С минуту внутри стояла абсолютная тишина. Затем послышался скрип мебели, за ним — приближающиеся шаги. Дверь приоткрылась; на пороге стоял он. Широкоплечий, двухметрового роста, в полосе света из окна, Хоффман выглядел как статуя, вырезанная из гранитного блока. Он уставился на нее, раздраженно и недоверчиво. Эллен показалось, что она разбудила медведя в берлоге.
— Ужин, — повторила девушка, пытаясь изобразить улыбку.
Он обернулся, посмотрел на настенные часы, буркнул что-то и кивком указал на комнату. Эллен истолковала это как приглашение зайти.
Комната была просторной и красиво обставленной. И в ней было тепло — ее, очевидно, протапливали как следует. Свет из окна отражался в медных дверцах кафельной печки и полированном, красного дерева, письменном столе. Эллен, огляделась, ища, куда поставить поднос.
— Здесь будет хорошо? — спросила она, ставя его на столик, окруженный четырьмя стульями.
— Да. А это оставь, — сказал Хоффман, когда Эллен собиралась поднять серебряную крышку. — Я пока не буду есть, обычно я ем позже. Но ты можешь налить мне коньяку.
Он показал на шкаф, полный разных бутылок, карафов и рюмок.
Эллен взяла коньячный бокал и караф с янтарной жидкостью, бросив вопросительный взгляд на Хоффмана. Тот не подал никакого знака, что она сделала правильный выбор. Вытащив хрустальную пробку, девушка понюхала содержимое. Да, это был коньяк. Она снова бросила взгляд на Хоффмана, стоявшего чуть склонив голову, разглядывая ее.
Пока наливала, Эллен держала руку твердо, но когда ставила пробку обратно, рука задрожала, и пробка зазвенела о края горлышка, как колокольчик.
Девушка улыбнулась своей нервозности. Подумала, что ему самому было бы проще налить себе коньяк, но его забавляло зрелище того, как это делает она.
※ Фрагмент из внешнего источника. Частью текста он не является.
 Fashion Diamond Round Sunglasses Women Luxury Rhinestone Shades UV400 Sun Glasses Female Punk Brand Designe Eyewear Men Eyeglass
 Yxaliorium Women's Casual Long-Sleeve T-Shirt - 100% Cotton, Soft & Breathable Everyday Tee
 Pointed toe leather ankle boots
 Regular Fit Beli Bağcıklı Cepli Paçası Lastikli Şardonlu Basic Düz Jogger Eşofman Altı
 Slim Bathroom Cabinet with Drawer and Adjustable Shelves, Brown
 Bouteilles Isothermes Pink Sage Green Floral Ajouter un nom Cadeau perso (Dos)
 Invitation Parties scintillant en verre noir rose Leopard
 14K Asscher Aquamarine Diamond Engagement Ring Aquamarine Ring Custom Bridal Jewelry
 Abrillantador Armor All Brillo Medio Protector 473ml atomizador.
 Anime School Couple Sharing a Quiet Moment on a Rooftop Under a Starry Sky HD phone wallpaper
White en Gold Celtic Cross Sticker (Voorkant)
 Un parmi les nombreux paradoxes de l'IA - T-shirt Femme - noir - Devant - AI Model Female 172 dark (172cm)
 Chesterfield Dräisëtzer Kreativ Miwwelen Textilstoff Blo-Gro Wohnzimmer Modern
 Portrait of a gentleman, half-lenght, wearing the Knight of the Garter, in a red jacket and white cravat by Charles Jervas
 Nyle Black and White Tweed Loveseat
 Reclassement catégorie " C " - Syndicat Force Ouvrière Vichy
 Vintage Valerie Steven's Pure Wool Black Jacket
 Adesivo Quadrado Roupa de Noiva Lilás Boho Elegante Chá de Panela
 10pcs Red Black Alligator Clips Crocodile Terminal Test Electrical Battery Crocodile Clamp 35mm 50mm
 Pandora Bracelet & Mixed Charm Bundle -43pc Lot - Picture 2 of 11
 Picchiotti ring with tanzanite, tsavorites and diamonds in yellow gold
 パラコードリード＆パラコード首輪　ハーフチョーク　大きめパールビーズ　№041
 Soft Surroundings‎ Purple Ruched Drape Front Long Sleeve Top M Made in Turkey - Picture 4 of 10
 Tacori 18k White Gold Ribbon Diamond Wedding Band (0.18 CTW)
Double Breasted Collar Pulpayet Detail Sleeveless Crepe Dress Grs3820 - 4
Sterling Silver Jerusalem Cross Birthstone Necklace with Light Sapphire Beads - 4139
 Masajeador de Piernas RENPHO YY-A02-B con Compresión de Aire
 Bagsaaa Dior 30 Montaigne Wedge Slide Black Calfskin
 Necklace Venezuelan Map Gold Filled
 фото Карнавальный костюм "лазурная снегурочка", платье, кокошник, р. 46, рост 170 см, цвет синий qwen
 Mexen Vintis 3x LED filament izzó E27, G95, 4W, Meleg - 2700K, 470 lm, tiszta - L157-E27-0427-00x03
— Налей себе, если хочешь, — вежливо предложил он.
— Нет, спасибо.
— Может быть, рюмку портвейна?
Эллен решительно покачала головой и протянула ему бокал с коньяком. Хоффман не проявил намерения взять его, и она поставила бокал на стол рядом с подносом, сказав:
— Прошу вас. Надеюсь, еда вкусная. Доброго вечера, господин Хоффман.
И пошла к двери.
— К чему такая спешка? Я даже не знаю, как тебя зовут.
Эллен повернулась.
— Меня зовут Эллен Гренблад.
Хоффман рассмеялся, как будто она сказала что-то забавное.
— Эллен Гренблад. — Он повторил ее имя медленно и отчетливо, иронично подчеркнув фамилию. Эллен поняла, что ее не стоило произносить. Прислуга представляется только по имени.
— Вы не присядете на минутку, фрекен Гренблад? — продолжил Хоффман, показывая на два кресла у окна.
Она покачала головой.
— Я думаю, что нужна на кухне фру Ланге.
— Нет, нет, ты ошибаешься, — решительно возразил Хоффман. — Это я нуждаюсь в тебе. Поэтому ты здесь.
Он подошел к столику, взял бокал с коньяком и устроился в одном из кресел. Его огромное тело отразилось в оконном стекле.